ADR-019: MCP Protocol Backend Architecture
Status: Accepted Date: 2025-10-06 Deciders: Development Team, AI/ML Team Related: ADR-010 (MCP Protocol), ADR-017 (WebSocket), ADR-015 (Multi-llm)
Context
The AZ1.AI llm IDE uses the Model Context Protocol (MCP) created by Anthropic to enable llms to access tools, resources, and prompts in a standardized way.
MCP Overview
MCP defines three core primitives:
-
Tools (Model-controlled):
- llm decides when to invoke
- Examples:
lmstudio_chat,file_read,web_search
-
Resources (App-controlled):
- Application provides context
- Examples:
file:///workspace/src/main.ts,session://current
-
Prompts (User-controlled):
- User-triggered templates
- Examples:
code-review,explain-code,refactor
Current State
- MCP LM Studio server implemented (
mcp-lmstudio/) - LM Studio models accessible via MCP
- No integration with other llm providers
- No unified MCP backend for all services
- Client-side MCP integration incomplete
Requirements
- Multi-Provider: Support all 6 llm providers via MCP
- Tool Discovery: Dynamic tool registration and discovery
- Resource Management: Unified resource access (files, sessions, agents)
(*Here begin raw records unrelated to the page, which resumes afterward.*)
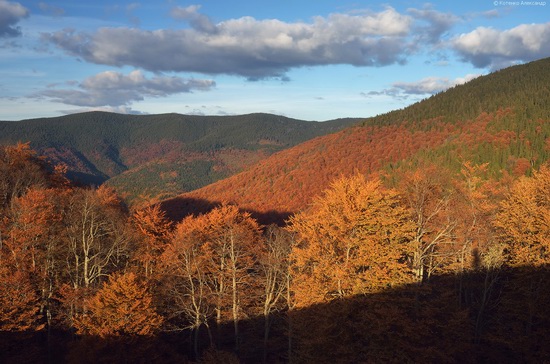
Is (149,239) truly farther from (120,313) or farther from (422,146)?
(422,146)

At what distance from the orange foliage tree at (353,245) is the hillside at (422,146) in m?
78.0

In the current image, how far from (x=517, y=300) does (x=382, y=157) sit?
347 ft

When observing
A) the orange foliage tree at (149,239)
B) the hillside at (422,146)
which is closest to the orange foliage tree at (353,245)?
the orange foliage tree at (149,239)

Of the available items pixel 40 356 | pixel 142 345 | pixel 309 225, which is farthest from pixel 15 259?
pixel 309 225

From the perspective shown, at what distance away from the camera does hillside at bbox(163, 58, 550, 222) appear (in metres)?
100

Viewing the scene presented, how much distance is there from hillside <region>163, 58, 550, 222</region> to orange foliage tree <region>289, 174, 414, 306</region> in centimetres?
7800

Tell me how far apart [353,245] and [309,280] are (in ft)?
9.41

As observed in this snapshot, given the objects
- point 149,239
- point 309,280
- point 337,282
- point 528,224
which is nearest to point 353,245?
point 337,282

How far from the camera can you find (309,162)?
5207 inches

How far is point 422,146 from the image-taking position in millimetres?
121438

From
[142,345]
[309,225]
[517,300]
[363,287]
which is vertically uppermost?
[309,225]

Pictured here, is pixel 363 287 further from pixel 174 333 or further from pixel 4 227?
pixel 4 227

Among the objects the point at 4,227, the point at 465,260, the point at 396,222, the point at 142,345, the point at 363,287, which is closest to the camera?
the point at 363,287

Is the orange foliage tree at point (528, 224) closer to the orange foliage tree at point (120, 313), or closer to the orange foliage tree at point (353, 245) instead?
the orange foliage tree at point (353, 245)
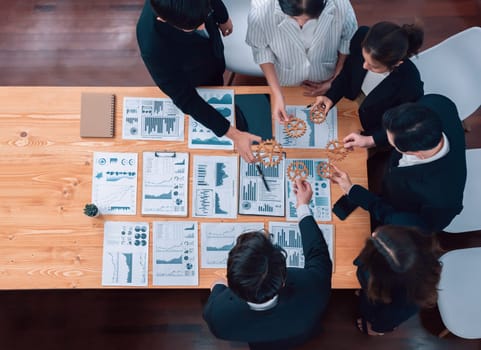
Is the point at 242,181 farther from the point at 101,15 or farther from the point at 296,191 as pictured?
the point at 101,15

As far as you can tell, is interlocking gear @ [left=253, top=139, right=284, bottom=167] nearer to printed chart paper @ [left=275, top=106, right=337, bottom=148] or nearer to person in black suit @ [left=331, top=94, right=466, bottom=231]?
printed chart paper @ [left=275, top=106, right=337, bottom=148]

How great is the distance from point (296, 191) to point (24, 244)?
1.46m

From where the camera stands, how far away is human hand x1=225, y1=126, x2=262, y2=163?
2309mm

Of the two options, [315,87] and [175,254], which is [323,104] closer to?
[315,87]

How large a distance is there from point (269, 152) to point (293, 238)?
18.9 inches

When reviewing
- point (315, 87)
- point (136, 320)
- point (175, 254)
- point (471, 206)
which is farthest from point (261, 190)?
point (136, 320)

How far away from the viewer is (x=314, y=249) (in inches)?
79.0

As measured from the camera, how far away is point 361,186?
2279 mm

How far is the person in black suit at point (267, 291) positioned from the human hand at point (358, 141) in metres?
0.52

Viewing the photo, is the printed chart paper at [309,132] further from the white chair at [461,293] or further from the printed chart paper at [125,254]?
the white chair at [461,293]

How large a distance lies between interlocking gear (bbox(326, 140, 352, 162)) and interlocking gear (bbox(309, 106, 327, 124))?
138 mm

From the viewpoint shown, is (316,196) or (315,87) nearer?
(316,196)

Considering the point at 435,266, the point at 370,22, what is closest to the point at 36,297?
the point at 435,266

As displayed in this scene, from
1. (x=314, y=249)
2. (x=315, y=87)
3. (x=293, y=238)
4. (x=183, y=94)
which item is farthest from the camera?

- Prompt Templates: User-customizable prompt library
- Session Isolation: Per-session MCP context
- Streaming: Support streaming responses
- Caching: Cache tool results, resources
Decision
We will implement a unified MCP backend that acts as a gateway for all llm providers and services:
Architecture
┌─────────────────────────────────────────────────────────────┐
│ Browser (theia Frontend) │
│ │
│ ┌───────────────────────────────────────────────────────┐ │
│ │ MCP Client │ │
│ │ ┌──────────────────────────────────────────────────┐ │ │
│ │ │ Tool Registry │ Resource Cache │ Prompts │ │ │
│ │ └──────────────────────────────────────────────────┘ │ │
│ └───────────────────────────────────────────────────────┘ │
│ │ │
│ │ WebSocket (mcp/* methods) │
└─────────────────────────┼───────────────────────────────────┘
│
▼
┌─────────────────────────────────────────────────────────────┐
│ MCP Gateway (Node.js) │
│ │
│ ┌───────────────────────────────────────────────────────┐ │
│ │ MCP Protocol Handler │ │
│ │ ┌──────────────────────────────────────────────────┐ │ │
│ │ │ tools/list │ tools/call │ resources/list │ etc. │ │ │
│ │ └──────────────────────────────────────────────────┘ │ │
│ └───────────────────────────────────────────────────────┘ │
│ │ │
│ ┌───────────────┼───────────────┐ │
│ │ │ │ │
│ ▼ ▼ ▼ │
│ ┌──────────┐ ┌─────────────┐ ┌────────────┐ │
│ │ Tool │ │ Resource │ │ Prompt │ │
│ │ Providers│ │ Providers │ │ Registry │ │
│ └──────────┘ └─────────────┘ └────────────┘ │
│ │ │ │ │
│ │ │ │ │
└─────────┼───────────────┼───────────────┼──────────────────┘
│ │ │
▼ ▼ ▼
┌──────────────┐ ┌──────────────┐ ┌──────────────┐
│ llm Providers│ │ Filesystem │ │FoundationDB │
│ (6 providers)│ │ Service │ │ Service │
└──────────────┘ └──────────────┘ └──────────────┘
MCP Server Components
mcp-gateway/
├── index.ts # Main MCP server
├── tools/ # Tool providers
│ ├── llm-tools.ts # llm chat tools (6 providers)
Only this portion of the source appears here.